Geraldo ficou convencido, mas só a palavra da esposa Maria da Cruz colocou uma pá de cal no assunto:

– “Os tempos são outros. Ele não deixa faltar nada para nossa filha e nem para os nossos netos, não maltrata nenhum deles, é carinhoso com a família. Vai muito bem nos negócios. Não há dúvida que o Iram vai ganhar para vereador e vai continuar dando suporte para os bons negócios com a prefeitura. Acabar com o casamento da nossa filha por isto é bobagem.
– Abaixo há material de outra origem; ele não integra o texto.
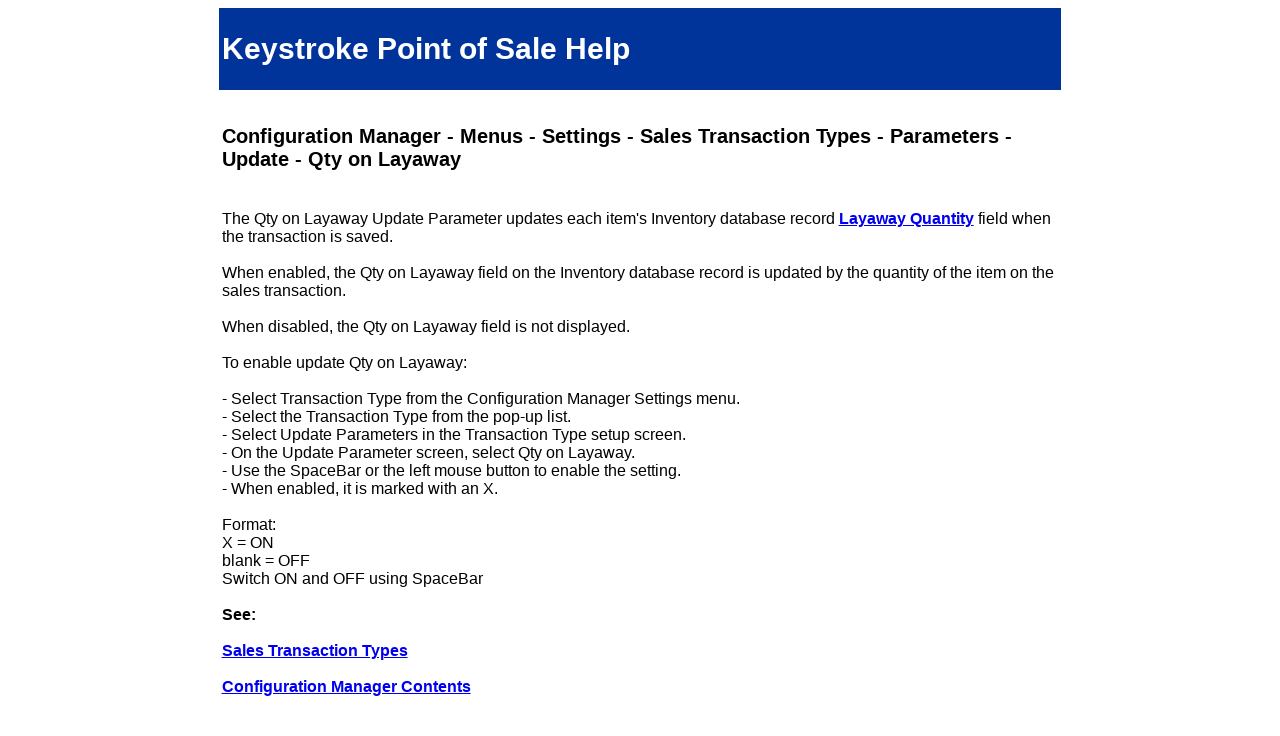

--- FILE ---
content_type: text/html
request_url: https://www.keystrokepos.com/public/prodinfo/keystroke/help801/cnfmenussettingssalestransactiontypesparametersupdateqtyonlayaway.html
body_size: 745
content:
<!DOCTYPE HTML>
<html lang="en">

<head>
<link rel="canonical" href="https://www.keystrokepos.com/public/prodinfo/keystroke/help801/cnfmenussettingssalestransactiontypesparametersupdateqtyonlayaway.html" />
<title>Configuration Manager - Menus - Settings - Sales Transaction Types - Parameters - Update - Qty on Layaway</title>
<meta charset="UTF-8">
<base target="_self">
<meta name="viewport" content="width=device-width, initial-scale=1">
<meta name="keywords" content="Help Screens Configuration Manager - Menus - Settings - Sales Transaction Types - Parameters - Update - Qty on Layaway">
<meta name="description" content="Configuration Manager - Menus - Settings - Sales Transaction Types - Parameters - Update - Qty on Layaway">
<meta name="author" content="Specialized Business Solutions">
<!-- <meta name="robots" content="noindex"> -->
<meta http-equiv="Cache-Control" content="no-cache" />
<link rel="stylesheet" type="text/css" href="ksstyleHelp.css">
</head>

<body>

<div class="row">

	<div class="col-2">
	</div>

	<div class="col-8 header left h1">
	<h1>Keystroke Point of Sale Help</h1>
	</div>

	<div class="col-2">
	</div>

</div>

<div class="row">

	<div class="col-2">
	</div>

	<div class="col-8 subheader left h2">
	<br>
	<h2>Configuration Manager - Menus - Settings - Sales Transaction Types - Parameters - Update - Qty on Layaway</h2>
	</div>

	<div class="col-2">
	</div>

</div>

<div class="row">

	<div class="col-2">
	</div>

	<div class="col-8 paragraph left">
	<p>The Qty on Layaway Update Parameter updates each item's Inventory database record <a href="dbminventoryscreenmainlayaway.html"><b>Layaway 	Quantity</b></a> field when the transaction is saved.<br>
	<br>
	When enabled, the Qty on Layaway field on the Inventory database record is updated by the quantity of the item on the sales transaction.<br>
	<br>
	When disabled, the Qty on Layaway field is not displayed.<br>
	<br>
	To enable update Qty on Layaway:<br>
	<br>
	- Select Transaction Type from the Configuration Manager Settings menu.<br>
	- Select the Transaction Type from the pop-up list.<br>
	- Select Update Parameters in the Transaction Type setup screen.<br>
	- On the Update Parameter screen, select Qty on Layaway.<br>
	- Use the SpaceBar or the left mouse button to enable the setting.<br>
	- When enabled, it is marked with an X.<br>
	<br>
	Format:<br>	
	X = ON<br>
	blank = OFF<br>
	Switch ON and OFF using SpaceBar<br>
	<br>
	<b>See:</b><br>
	<br>
	<a href="cnfmenussettingssalestransactiontypes.html"><b>Sales Transaction Types</b></a><br>
	<br>
	<a href="cnfcontents.html"><b>Configuration Manager Contents</b></a><br>
	</p>
	</div>

	<div class="col-2">
	</div>

</div>

<div class="row">

	<div class="col-2">
	</div>

	<div class="col-8 paragraph left">
	<p>
	<a href="contents.html"><b>Keystroke Help Table Of Contents</b></a>
	</p>
	</div>

	<div class="col-2">
	</div>

</div>

</body>

</html>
Além do mais, ela gosta demais dele e não pensa na separação” – concluiu a esposa, acalmando de vez o Geraldo.

A vida de mãe não agradou Sandra e, no primeiro momento, Marilísia não aceitou ficar olhando o neto para a filha voltar a sair e circular aos finais de semana. Já não bastava sustentar os dois. O menino, batizado de Elias Tuffic Neto, já estava com seis meses quando Sandra apareceu com ele em um carrinho de bebê, na porta da casa da Marines:

– “Vim te entregar o filho do seu marido. Não sou obrigada a cuidar dele sozinha” – foi o que disse ao ser recebida no portão.  

O que ela não contava era com a mão da Marines no meio da cara, seguida de outros tantos sopapos. Sorte da Sandra que o Serginho estava visitando os sobrinhos, o mais velho, seu afilhado, e apareceu ao sentir lá de dentro da casa o movimento do lado de fora. Serginho segurou a irmã, que ainda falou:

– “Crio os meus dois filhos, que meu marido também ter certeza que são dele. Quem disse que quero criar o seu? Filho de puta não tem pai. Abriu as pernas para o homem errado, agora acha que vou cuidar do seu filho para você ficar livre e solta na vida outra vez? Vai ter de cuidar deste e de quantos mais arrumar. Do meu marido você não tira um centavo. Caia fora daqui”, disse.

Foi o que Sandra fez, com a cara inchada e o cabelo despenteado. Saiu empurrando o carrinho, aos prantos, de volta para a casa.

A única consequência foi que Sandra passou a falar mal do candidato Iram Saraiva, mas isto não afetou em nada a candidatura. Ele foi eleito vereador e Valtinho continuou tendo bom volume de impressos da prefeitura, na Tipografia Decolores, até a cassação do mandato do prefeito Iris Rezende.

Marilísia acabou criando o neto melhor do que criou a filha. Depois de adulto e advogado, ele abriu um processo e teve a paternidade reconhecida pelo Valtinho.